Instead, we can do our memory management manually. First, swap your randomly chosen dude with the dude to the end of the queue. Then if your dude dies, it's a pop! operation, so your memory stays dense everytime! Good memory management makes for happy CPUs.

Anyway that's is what I used to write my last paper, the algorithm probably fits easily in fifty lines of julia.

The ultimate Game of Life: The balanced Moran

For a while I thought the chemical potential Moran was just about the best way to do forward simulation.

Yes there was quite a bit of push!ing and pop!ing which can give the garbage collector in julia whiplash, but overall, compared to WF it's a blaze of glory where the steady stream of unavoidable twisted pseudo-rands is the dominant hit in profiling.

However last week I was up thinking in bed about a process which is so fast, so tight that I was immediately ashamed I hadn't thought of it before. Surely it couldn't give the right equations? Actually it has a factor of two speed up, and no memory management required and is especially mathermatically pretty. Here's what you do:

Instead of drawing one particle every $\frac{1}{N λ}$, you draw two, $i$, and $j$ at uniform from the population, every $\frac{2}{N λ}$. So we are waiting twice as long between events, but you can check that noise and fitness effects will be twice as big, so half as many events for the same diffusion process.

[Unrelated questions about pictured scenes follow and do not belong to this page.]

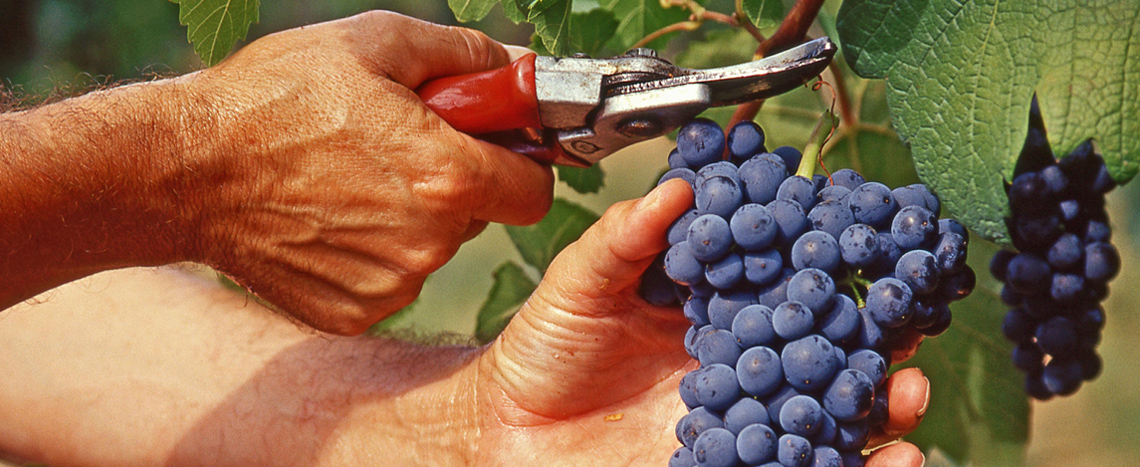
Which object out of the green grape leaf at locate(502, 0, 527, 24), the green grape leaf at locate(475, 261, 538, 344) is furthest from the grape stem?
the green grape leaf at locate(475, 261, 538, 344)

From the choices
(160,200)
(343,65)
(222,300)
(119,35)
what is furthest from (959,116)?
(119,35)

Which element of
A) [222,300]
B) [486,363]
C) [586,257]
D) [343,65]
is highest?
[343,65]

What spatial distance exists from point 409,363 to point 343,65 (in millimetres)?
810

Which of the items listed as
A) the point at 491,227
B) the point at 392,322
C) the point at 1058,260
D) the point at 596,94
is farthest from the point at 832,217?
the point at 491,227

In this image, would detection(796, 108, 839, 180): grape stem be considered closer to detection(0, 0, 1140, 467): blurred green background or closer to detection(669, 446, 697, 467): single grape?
detection(669, 446, 697, 467): single grape

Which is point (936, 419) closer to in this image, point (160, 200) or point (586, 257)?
point (586, 257)

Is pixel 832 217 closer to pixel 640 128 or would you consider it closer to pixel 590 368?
pixel 640 128

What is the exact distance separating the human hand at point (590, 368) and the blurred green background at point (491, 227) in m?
1.39

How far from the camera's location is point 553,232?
174cm

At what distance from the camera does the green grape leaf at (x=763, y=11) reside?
1.14 m

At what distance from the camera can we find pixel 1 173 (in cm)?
112

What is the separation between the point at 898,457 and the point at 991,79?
17.0 inches

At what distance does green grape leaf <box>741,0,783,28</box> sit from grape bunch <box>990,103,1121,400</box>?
0.36 metres

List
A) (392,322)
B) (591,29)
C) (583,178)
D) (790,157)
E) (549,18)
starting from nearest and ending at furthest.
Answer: (790,157)
(549,18)
(591,29)
(583,178)
(392,322)
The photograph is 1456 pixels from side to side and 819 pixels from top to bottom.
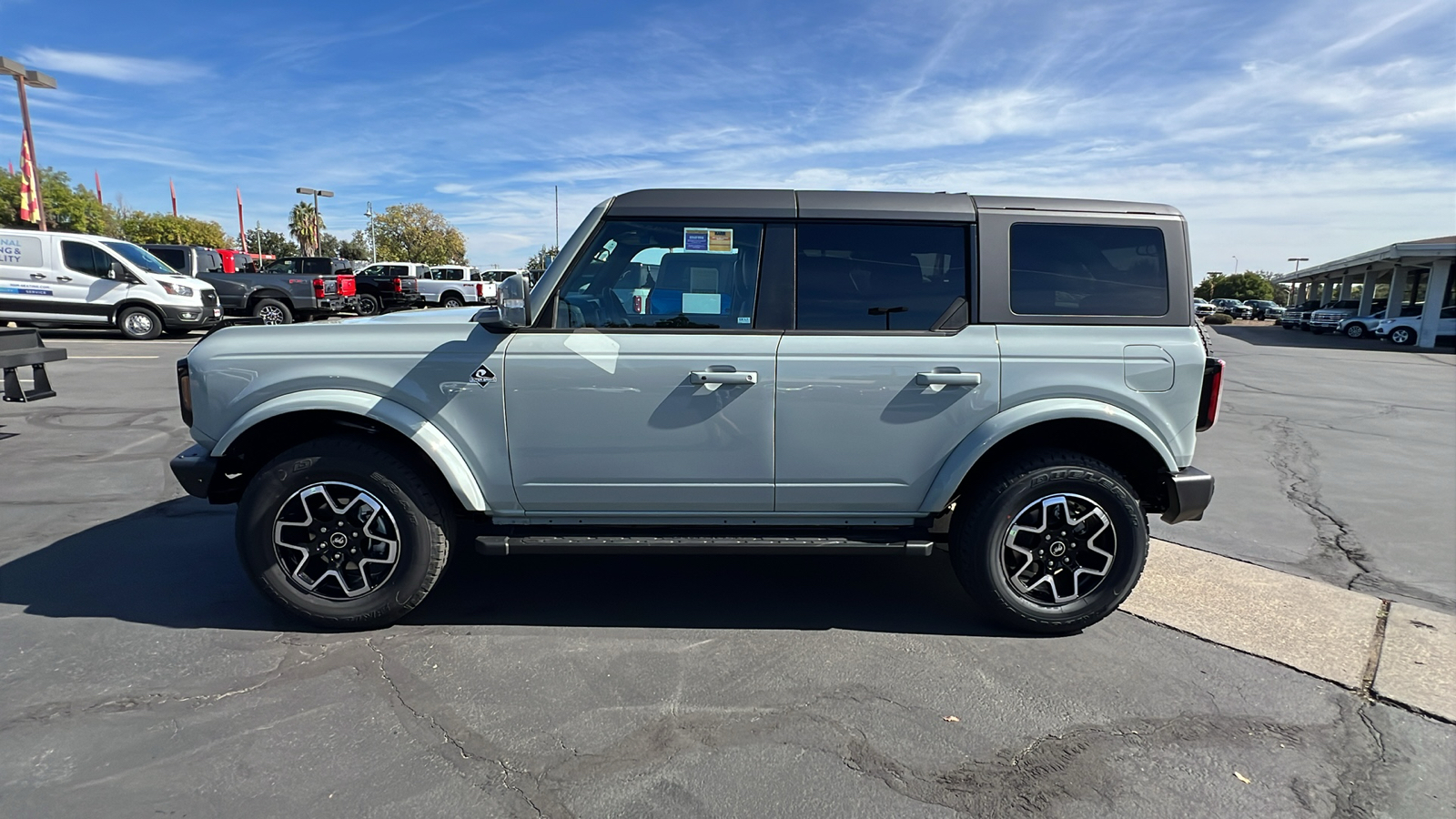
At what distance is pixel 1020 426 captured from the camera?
335 centimetres

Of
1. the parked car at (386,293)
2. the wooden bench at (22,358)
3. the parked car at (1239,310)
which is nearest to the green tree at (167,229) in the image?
the parked car at (386,293)

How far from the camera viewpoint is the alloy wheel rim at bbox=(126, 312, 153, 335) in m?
15.2

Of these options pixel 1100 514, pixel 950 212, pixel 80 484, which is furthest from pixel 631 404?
pixel 80 484

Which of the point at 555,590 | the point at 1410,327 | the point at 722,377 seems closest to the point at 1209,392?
the point at 722,377

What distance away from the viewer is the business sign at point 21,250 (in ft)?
46.3

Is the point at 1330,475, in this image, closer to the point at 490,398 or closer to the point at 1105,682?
the point at 1105,682

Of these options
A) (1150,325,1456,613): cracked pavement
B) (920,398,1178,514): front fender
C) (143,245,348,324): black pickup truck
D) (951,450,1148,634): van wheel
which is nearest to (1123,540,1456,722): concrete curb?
(1150,325,1456,613): cracked pavement

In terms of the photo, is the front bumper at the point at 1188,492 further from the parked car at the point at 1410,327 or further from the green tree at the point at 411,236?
the green tree at the point at 411,236

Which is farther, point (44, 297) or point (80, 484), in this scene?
point (44, 297)

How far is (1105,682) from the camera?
3182 millimetres

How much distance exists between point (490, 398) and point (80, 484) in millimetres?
4505

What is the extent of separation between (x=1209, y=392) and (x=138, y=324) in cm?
1826

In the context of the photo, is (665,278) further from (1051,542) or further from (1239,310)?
(1239,310)

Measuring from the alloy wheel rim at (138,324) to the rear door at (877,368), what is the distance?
1679 cm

One particle will get copied and replace the other one. We define the two rates. \begin{aligned} β_{ij} &= (λ + f_i - f_j )/ 2 \\ δ _{ij} &= (λ - f_i + f_j) / 2
\end{aligned}

Now we choose between the two processes with \begin{aligned} P(i \rightarrow j) &= \beta_{ij} / λ \\ P(j \rightarrow i ) &= \delta_{ij} / λ \end{aligned}

Note if you only look at what the i'th particle sees, in terms of average effect. \begin{aligned} β_i &= \sum_j x_j β_ij \\ β_i &= (λ + f_i - \sum_j x_j f_j )/ 2 = (λ + f_i - φ )/ 2 \end{aligned} So the fitness potential is there in a stochastic form, but since the Bernoulli trial already has so much entropy, there's no reason to calculate it exactly.

This principle of calculating markov transtion probablities approximately, while still sampling from the exact distribution underlies the magic of so called exact-approximate samplers. Very cool branch of statistics indeed. The only downside of this algorithm is that popuation size is fixed, but on the plus, the inplace overwriting of one of your vector registers means your vector will stay dense without the end-swapping described above.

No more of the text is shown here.